Moreover with comparison example 3, when the engine operating
condition varies between operating under high load and low load
conditions, this causes variations in the positions of the ground
electrode protrusion portions 120Z where streamer discharges occur.
Furthermore even when the engine operating condition remains
unchanged, the lean-limit air/fuel ratio may vary between higher
and lower values. Hence, stable ignition is at a high value of
lean-limit air/fuel ratio cannot be ensured with the configuration
of ignition apparatus 1Z.
The results of tests for confirming the effects of varying the
discharge gap will be further described referring to FIG. 5A. Here
"embodiment 1" designates the lean-limit air/fuel ratio test
results obtained for the ignition apparatus 1 of the first
embodiment, when measured under the aforementioned AC drive
condition (AC frequency 300 kHz, peak voltage Vpp=50 kV), and with
the engine running at 2000 rpm with an average effective combustion
chamber pressure Pmi of 300 kPa, i.e., with the engine operating
under a comparatively low load.
In the case of comparison example 1 (obtained for ignition
apparatus 1X) the discharge gap is comparatively narrow overall, as
shown in FIG. 4A. The test result shown for the comparison example
1 in FIG. 5A and for the comparison example 2 (ignition apparatus
1Y shown in FIG. 4B) were obtained under the same AC drive
condition as described above.

WRITTEN INSTRUCTION
Translate this sentence from the ignition apparatus text above into Spanish: "Furthermore even when the engine operating condition remains unchanged, the lean-limit air/fuel ratio may vary between higher and lower values."

MATERIAL

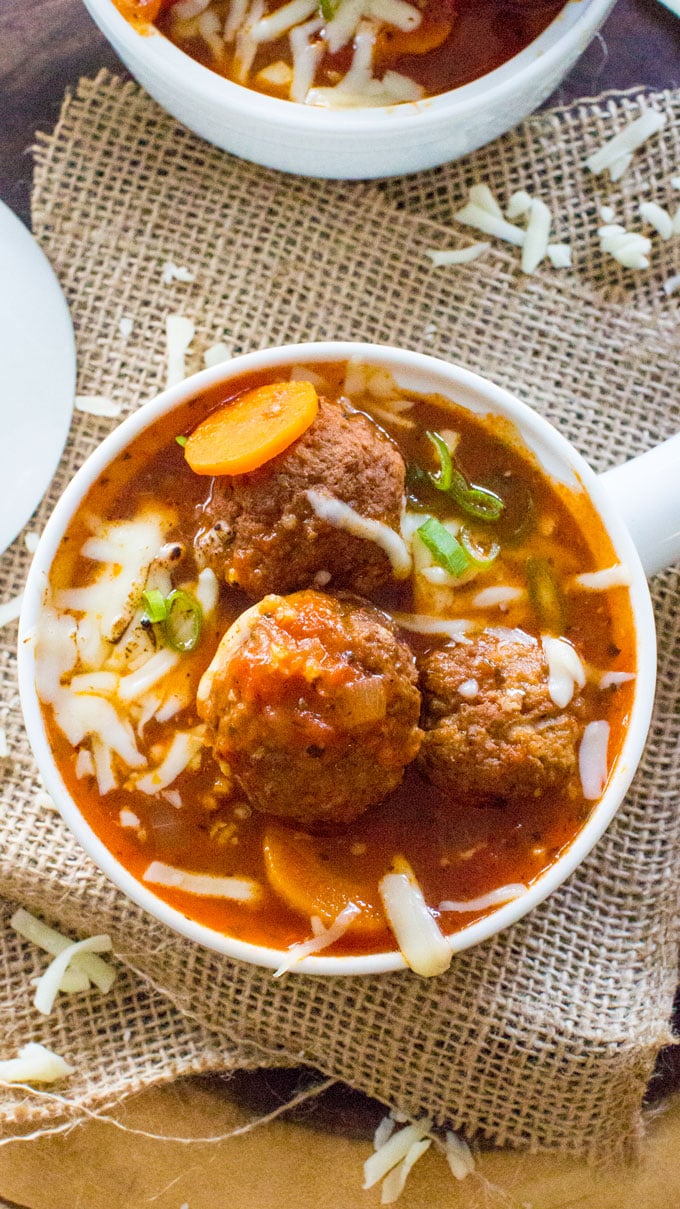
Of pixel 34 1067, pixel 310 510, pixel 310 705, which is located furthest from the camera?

==

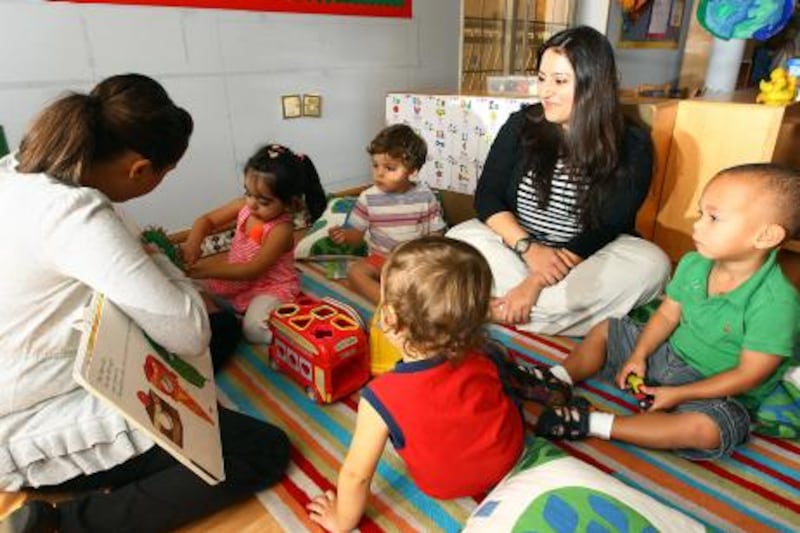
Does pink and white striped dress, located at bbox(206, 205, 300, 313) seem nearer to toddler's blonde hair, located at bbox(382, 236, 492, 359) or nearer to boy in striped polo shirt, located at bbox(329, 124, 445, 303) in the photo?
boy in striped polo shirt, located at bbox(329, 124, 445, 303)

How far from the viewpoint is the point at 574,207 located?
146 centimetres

FINISHED ANSWER
Además, incluso cuando la condición de funcionamiento del motor permanece sin cambios, la relación aire/combustible de límite pobre puede variar entre valores más altos y más bajos.